Written task: Please format the data below as a JSON list of strings, one string per line, with blank lines left out.

Data section:

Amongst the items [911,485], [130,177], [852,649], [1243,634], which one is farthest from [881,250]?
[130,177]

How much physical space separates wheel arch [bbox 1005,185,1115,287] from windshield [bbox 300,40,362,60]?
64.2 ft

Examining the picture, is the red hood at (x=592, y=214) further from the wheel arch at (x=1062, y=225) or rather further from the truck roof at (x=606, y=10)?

Result of the exercise:
[
  "Amongst the items [911,485], [130,177], [852,649], [1243,634], which one is farthest from [881,250]?",
  "[130,177]",
  "How much physical space separates wheel arch [bbox 1005,185,1115,287] from windshield [bbox 300,40,362,60]?",
  "64.2 ft",
  "Examining the picture, is the red hood at (x=592, y=214) further from the wheel arch at (x=1062, y=225) or rather further from the truck roof at (x=606, y=10)?"
]